Differential equations – Systems of linear differential equations – Homogeneous systems

Superposition principle

Theorem: If \(\mathbf{x}_1(t)\) and \(\mathbf{x}_2(t)\) are solutions of the homogeneous system

\[\mathbf{x}'(t)=A(t)\mathbf{x}(t),\tag1\]

then the linear combination \(\mathbf{x}(t)=c_1\mathbf{x}_1(t)+c_2\mathbf{x}_2(t)\) is also a solution for each \(c_1,c_2\in\mathbb{R}\).

Proof: This follows easily by substitution of \(\mathbf{x}(t)=c_1\mathbf{x}_1(t)+c_2\mathbf{x}_2(t)\):

\[\mathbf{x}'(t)=c_1\mathbf{x}_1'(t)+c_2\mathbf{x}_2'(t)=c_1A(t)\mathbf{x}_1(t)+c_2A(t)\mathbf{x}_2(t) =A(t)\left(c_1\mathbf{x}_1(t)+c_2\mathbf{x}_2(t)\right)=A(t)\mathbf{x}(t).\]

Suppose that \(A(t)\) is an \(n\times n\) matrix and that \(\mathbf{x}_1(t),\ldots,\mathbf{x}_n(t)\) are solutions of (1), then we have: \(\{\mathbf{x}_1(t),\ldots,\mathbf{x}_n(t)\}\) is linear independent if

\[c_1\mathbf{x}_1(t)+\cdots+c_n\mathbf{x}_n(t)=\mathbf{0}\quad\Longrightarrow\quad c_1=0,\;\ldots,\;c_n=0.\]

Hence we have:

\[\Bigg(\mathbf{x}_1(t)\;\ldots\;\mathbf{x}_n(t)\Bigg)\begin{pmatrix}c_1\\\vdots\\c_n\end{pmatrix}=\begin{pmatrix}0\\\vdots\\0\end{pmatrix} \quad\Longrightarrow\quad\begin{pmatrix}c_1\\\vdots\\c_n\end{pmatrix}=\begin{pmatrix}0\\\vdots\\0\end{pmatrix}.\]

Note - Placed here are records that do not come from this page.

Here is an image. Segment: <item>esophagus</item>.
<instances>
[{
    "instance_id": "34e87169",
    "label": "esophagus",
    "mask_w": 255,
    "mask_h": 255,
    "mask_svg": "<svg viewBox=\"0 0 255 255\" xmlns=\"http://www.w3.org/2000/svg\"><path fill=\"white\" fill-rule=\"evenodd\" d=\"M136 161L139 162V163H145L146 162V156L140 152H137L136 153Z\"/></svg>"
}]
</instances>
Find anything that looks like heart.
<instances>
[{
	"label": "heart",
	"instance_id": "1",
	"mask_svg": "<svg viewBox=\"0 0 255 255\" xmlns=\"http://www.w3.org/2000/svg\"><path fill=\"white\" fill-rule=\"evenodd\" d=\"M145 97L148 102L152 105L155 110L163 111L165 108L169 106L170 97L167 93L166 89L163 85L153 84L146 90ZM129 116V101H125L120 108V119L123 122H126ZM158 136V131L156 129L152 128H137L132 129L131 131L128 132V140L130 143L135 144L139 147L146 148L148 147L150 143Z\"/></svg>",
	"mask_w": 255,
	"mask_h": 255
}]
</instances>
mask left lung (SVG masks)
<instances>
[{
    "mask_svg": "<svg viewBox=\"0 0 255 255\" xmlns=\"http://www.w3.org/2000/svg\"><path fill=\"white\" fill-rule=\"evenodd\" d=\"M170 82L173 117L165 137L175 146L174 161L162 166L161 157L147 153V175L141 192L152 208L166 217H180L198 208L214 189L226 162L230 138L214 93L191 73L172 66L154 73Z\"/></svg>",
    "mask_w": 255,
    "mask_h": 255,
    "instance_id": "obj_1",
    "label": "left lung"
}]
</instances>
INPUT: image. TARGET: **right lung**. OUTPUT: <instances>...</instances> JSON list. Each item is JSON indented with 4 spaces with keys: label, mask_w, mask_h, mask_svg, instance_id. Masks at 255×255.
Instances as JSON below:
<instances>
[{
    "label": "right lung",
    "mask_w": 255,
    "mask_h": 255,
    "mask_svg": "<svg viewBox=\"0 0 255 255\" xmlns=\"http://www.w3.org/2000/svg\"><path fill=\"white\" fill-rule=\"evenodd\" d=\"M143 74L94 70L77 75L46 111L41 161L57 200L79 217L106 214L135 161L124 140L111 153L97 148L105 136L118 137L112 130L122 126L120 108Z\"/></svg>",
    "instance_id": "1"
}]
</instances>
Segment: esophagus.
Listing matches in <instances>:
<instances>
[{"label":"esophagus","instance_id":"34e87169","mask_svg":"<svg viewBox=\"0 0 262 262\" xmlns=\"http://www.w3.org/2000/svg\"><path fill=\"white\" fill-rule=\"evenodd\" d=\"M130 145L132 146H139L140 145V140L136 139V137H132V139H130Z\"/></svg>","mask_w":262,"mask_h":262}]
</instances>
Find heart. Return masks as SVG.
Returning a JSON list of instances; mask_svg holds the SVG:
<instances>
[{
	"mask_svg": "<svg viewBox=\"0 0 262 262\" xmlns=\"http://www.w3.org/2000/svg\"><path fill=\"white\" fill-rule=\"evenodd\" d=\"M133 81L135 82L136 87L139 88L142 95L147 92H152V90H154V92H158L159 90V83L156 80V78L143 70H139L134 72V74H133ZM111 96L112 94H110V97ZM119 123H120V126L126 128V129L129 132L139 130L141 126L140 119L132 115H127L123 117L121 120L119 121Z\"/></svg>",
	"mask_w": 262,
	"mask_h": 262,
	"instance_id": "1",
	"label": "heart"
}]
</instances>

This implies that: \(W(\mathbf{x}_1,\ldots,\mathbf{x}_n)(t):=\Bigg|\mathbf{x}_1(t)\;\ldots\;\mathbf{x}_n(t)\Bigg|\neq0\).

This is called the Wronskian determinant or the Wronskian of the solutions \(\mathbf{x}_1(t),\ldots,\mathbf{x}_n(t)\).

Abel's theorem

Theorem: If \(A(t)\) is an (\(n\times n\) matrix and \(\mathbf{x}_1(t),\ldots,\mathbf{x}_n(t)\) are solutions of (1) on an open interval \(I\), then we have for all \(t\in I\):

\[W(t):=W(\mathbf{x}_1,\ldots,\mathbf{x}_n)(t)=c\cdot e^{-\int(a_{11}(t)+\cdots+a_{nn}(t))\,dt}.\]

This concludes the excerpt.